LEESTEKST ▸
--*--
Beginpagina > Provinciale infomomenten lokale netwerken


Provinciale infomomenten lokale netwerken

woensdag 8 april 2009

Het participatiedecreet schrijft voor dat lokale partners die een ‘lokaal netwerk vrijetijdsparticipatie’ willen starten onderling een afsprakennota opstellen. Op provinciale infomomenten werd het hoe, wat en waarom van de afsprakennota vrijetijdsparticipatie toegelicht.

Opzet

Het participatiedecreet wil met een subsidielijn voor lokale netwerken participatiedrempels voor mensen in armoede wegwerken (zie vorig artikel). Dēmos, het Fonds Vrijetijdsparticipatie en het Vlaams Netwerk van verenigingen waar armen het woord nemen organiseerden hierover een aantal provinciale infomomenten. Dēmos gaf toelichting bij de nieuwe subsidielijn, praktijkverhalen kwamen aan bod en er werd uitgebreid ingegaan op vragen. Locus verduidelijkte dat goed functionerende lokale netwerken doordachte beslissingen vereisen.

Lokale aanpak, drie partners

Het participatiedecreet schrijft voor dat lokale partners die een ‘lokaal netwerk vrijetijdsparticipatie’ willen starten onderling een afsprakennota opstellen. De afsprakennota is op maat van de lokale situatie. Minimaal drie partners moeten van het netwerk deel uitmaken:

  • het OCMW
  • de gemeente
  • vereniging(en)/organisatie(s) die mensen in armoede als doelgroep hebben

In sommige (kleinere) gemeenten is een lokaal netwerk oprichten niet vanzelfsprekend. Naast het OCMW en de gemeente is een derde partner immers noodzakelijk om in aanmerking te komen voor subsidiëring. Een samenwerkingsverband tussen verschillende gemeenten kan daarom in sommige gevallen zinvoller zijn.
--*--
OPDRACHT 1 ▸ Geef uit de tekst over de provinciale infomomenten het gedeelte van "woensdag 8 april" tot en met "doordachte beslissingen vereisen." ongewijzigd opnieuw weer.

AANGELEVERDE GEGEVENS ▸
--*--
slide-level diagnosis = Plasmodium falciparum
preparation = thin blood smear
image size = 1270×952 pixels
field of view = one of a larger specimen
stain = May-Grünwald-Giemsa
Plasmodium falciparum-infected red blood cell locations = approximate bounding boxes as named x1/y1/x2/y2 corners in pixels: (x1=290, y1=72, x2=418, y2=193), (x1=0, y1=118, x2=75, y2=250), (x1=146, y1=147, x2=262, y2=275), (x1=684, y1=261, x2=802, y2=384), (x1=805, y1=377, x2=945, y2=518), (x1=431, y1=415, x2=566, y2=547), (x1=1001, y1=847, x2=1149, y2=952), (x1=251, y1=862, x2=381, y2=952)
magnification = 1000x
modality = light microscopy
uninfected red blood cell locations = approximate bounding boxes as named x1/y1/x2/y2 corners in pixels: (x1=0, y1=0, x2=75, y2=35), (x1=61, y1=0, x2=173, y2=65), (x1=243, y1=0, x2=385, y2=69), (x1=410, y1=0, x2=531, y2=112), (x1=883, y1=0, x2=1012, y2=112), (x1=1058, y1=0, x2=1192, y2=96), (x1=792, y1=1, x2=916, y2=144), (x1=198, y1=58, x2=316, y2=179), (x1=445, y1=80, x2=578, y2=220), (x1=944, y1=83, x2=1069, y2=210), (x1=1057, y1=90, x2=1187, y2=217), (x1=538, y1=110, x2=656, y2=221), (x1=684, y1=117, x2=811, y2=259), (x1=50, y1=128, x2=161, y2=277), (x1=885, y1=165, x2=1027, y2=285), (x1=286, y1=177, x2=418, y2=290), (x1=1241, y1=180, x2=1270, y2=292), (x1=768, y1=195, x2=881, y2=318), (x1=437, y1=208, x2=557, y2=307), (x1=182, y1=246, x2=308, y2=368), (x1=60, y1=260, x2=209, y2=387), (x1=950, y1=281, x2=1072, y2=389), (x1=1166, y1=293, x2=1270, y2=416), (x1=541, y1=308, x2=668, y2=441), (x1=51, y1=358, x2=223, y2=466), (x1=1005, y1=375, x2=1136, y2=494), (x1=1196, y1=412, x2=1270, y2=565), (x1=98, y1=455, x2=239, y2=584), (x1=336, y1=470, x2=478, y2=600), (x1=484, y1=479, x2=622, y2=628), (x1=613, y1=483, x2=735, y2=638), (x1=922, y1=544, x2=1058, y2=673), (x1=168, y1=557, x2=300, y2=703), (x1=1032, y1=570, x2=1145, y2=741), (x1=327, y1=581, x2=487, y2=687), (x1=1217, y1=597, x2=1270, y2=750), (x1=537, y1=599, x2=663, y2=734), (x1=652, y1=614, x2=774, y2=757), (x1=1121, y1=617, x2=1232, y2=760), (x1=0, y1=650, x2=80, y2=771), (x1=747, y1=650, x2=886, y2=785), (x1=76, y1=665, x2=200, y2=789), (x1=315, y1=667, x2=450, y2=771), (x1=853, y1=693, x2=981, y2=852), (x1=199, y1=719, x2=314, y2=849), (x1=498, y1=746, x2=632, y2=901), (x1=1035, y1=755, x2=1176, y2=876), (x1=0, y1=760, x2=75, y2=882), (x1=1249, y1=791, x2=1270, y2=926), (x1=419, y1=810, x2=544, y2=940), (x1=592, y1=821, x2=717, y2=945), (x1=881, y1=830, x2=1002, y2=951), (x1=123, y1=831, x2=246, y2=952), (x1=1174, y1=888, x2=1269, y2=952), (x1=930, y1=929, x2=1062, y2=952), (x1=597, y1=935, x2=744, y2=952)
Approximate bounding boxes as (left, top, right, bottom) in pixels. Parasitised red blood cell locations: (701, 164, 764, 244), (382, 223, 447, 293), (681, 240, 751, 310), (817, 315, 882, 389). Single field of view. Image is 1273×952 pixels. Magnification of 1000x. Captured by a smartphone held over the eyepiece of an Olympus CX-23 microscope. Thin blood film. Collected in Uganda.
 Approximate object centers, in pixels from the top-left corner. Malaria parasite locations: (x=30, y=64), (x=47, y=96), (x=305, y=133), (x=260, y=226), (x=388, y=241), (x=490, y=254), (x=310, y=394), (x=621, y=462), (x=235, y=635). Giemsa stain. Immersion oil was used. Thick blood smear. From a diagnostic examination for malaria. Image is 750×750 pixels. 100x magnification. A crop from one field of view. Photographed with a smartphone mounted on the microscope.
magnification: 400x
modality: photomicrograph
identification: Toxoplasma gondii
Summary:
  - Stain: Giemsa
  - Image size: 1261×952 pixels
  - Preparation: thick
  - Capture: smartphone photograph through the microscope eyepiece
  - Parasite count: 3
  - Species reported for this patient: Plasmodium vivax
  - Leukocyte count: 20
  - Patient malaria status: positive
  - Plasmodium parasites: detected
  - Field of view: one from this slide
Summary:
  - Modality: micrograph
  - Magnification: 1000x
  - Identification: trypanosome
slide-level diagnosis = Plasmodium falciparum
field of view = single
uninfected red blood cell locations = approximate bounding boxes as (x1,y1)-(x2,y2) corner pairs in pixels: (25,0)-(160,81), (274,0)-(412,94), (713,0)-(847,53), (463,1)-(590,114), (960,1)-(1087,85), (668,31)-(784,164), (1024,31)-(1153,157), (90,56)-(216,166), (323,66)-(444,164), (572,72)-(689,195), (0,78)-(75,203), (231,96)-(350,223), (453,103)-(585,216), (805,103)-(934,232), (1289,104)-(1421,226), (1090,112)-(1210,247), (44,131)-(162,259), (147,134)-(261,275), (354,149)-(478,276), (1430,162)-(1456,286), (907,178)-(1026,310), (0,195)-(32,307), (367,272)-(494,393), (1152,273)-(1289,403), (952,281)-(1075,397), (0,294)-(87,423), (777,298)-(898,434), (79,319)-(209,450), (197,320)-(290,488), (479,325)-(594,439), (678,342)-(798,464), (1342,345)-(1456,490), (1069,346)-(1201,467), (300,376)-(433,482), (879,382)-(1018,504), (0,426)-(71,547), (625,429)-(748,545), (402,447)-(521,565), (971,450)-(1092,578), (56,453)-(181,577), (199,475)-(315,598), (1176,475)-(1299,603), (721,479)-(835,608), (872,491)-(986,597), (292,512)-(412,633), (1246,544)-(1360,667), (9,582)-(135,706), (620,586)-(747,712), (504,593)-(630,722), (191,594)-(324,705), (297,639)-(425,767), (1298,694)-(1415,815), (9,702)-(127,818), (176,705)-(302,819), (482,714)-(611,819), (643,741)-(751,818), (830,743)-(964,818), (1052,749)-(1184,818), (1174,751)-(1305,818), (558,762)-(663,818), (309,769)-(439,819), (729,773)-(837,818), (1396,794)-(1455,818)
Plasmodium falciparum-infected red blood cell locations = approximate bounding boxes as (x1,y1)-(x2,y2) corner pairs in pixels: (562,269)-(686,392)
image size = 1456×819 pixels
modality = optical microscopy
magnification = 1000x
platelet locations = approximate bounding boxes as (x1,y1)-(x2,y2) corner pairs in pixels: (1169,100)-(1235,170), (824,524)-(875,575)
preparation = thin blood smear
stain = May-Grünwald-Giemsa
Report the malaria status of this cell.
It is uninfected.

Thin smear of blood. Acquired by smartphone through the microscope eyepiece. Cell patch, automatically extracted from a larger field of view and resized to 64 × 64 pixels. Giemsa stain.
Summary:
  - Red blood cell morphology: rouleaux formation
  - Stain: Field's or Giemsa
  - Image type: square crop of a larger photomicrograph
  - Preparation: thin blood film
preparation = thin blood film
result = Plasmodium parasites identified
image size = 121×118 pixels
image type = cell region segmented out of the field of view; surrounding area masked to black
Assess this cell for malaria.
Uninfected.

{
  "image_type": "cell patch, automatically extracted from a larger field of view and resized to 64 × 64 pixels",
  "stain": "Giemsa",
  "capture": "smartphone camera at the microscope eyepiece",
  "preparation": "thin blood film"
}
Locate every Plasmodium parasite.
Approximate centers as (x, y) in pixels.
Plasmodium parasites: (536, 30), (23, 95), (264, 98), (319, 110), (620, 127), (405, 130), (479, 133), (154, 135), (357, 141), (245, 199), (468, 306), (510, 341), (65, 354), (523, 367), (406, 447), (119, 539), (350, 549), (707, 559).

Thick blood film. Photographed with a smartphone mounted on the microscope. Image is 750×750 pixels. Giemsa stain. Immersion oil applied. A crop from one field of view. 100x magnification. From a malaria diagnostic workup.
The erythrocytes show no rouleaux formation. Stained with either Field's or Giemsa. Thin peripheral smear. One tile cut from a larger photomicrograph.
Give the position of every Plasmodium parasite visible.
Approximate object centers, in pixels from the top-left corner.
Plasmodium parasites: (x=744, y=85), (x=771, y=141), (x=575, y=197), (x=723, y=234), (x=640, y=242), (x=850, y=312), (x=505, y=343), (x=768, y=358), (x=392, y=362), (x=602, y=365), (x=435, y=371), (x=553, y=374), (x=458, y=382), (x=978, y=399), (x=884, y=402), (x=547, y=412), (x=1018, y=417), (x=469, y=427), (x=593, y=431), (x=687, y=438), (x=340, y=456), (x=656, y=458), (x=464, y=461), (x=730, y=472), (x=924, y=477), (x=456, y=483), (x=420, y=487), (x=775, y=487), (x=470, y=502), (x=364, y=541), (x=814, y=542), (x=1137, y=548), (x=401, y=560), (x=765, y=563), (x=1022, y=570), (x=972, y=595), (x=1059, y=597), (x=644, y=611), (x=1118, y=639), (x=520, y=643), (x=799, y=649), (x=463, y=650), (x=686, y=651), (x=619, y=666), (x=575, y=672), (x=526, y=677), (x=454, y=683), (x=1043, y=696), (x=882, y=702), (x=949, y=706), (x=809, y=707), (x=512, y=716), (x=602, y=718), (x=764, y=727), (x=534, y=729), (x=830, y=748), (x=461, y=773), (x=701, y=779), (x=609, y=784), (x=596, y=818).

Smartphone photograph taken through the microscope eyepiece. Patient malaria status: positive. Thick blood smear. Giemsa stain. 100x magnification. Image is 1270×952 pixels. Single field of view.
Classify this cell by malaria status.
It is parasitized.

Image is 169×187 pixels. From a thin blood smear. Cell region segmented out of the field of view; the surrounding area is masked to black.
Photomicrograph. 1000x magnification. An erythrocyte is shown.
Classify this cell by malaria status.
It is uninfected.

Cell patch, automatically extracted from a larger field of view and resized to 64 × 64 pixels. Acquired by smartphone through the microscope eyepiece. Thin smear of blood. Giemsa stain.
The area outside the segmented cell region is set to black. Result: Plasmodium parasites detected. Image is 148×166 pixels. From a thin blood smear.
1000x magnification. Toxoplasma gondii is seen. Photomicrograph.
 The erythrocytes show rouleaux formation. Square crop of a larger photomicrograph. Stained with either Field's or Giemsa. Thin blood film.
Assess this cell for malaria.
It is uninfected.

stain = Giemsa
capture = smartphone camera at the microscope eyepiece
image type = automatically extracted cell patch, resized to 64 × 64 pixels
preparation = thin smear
--*--
OPDRACHT 2 ▸ Zet de regels van de records, vanaf het begin ervan tot en met de regel met "modality = light microscopy", om in een JSON-lijst van strings met één string per regel, zonder lege regels.

JUISTE UITKOMST 1 ▸
woensdag 8 april 2009

Het participatiedecreet schrijft voor dat lokale partners die een ‘lokaal netwerk vrijetijdsparticipatie’ willen starten onderling een afsprakennota opstellen. Op provinciale infomomenten werd het hoe, wat en waarom van de afsprakennota vrijetijdsparticipatie toegelicht.

Opzet

Het participatiedecreet wil met een subsidielijn voor lokale netwerken participatiedrempels voor mensen in armoede wegwerken (zie vorig artikel). Dēmos, het Fonds Vrijetijdsparticipatie en het Vlaams Netwerk van verenigingen waar armen het woord nemen organiseerden hierover een aantal provinciale infomomenten. Dēmos gaf toelichting bij de nieuwe subsidielijn, praktijkverhalen kwamen aan bod en er werd uitgebreid ingegaan op vragen. Locus verduidelijkte dat goed functionerende lokale netwerken doordachte beslissingen vereisen.

JUISTE UITKOMST 2 ▸
[
  "slide-level diagnosis = Plasmodium falciparum",
  "preparation = thin blood smear",
  "image size = 1270×952 pixels",
  "field of view = one of a larger specimen",
  "stain = May-Grünwald-Giemsa",
  "Plasmodium falciparum-infected red blood cell locations = approximate bounding boxes as named x1/y1/x2/y2 corners in pixels: (x1=290, y1=72, x2=418, y2=193), (x1=0, y1=118, x2=75, y2=250), (x1=146, y1=147, x2=262, y2=275), (x1=684, y1=261, x2=802, y2=384), (x1=805, y1=377, x2=945, y2=518), (x1=431, y1=415, x2=566, y2=547), (x1=1001, y1=847, x2=1149, y2=952), (x1=251, y1=862, x2=381, y2=952)",
  "magnification = 1000x",
  "modality = light microscopy"
]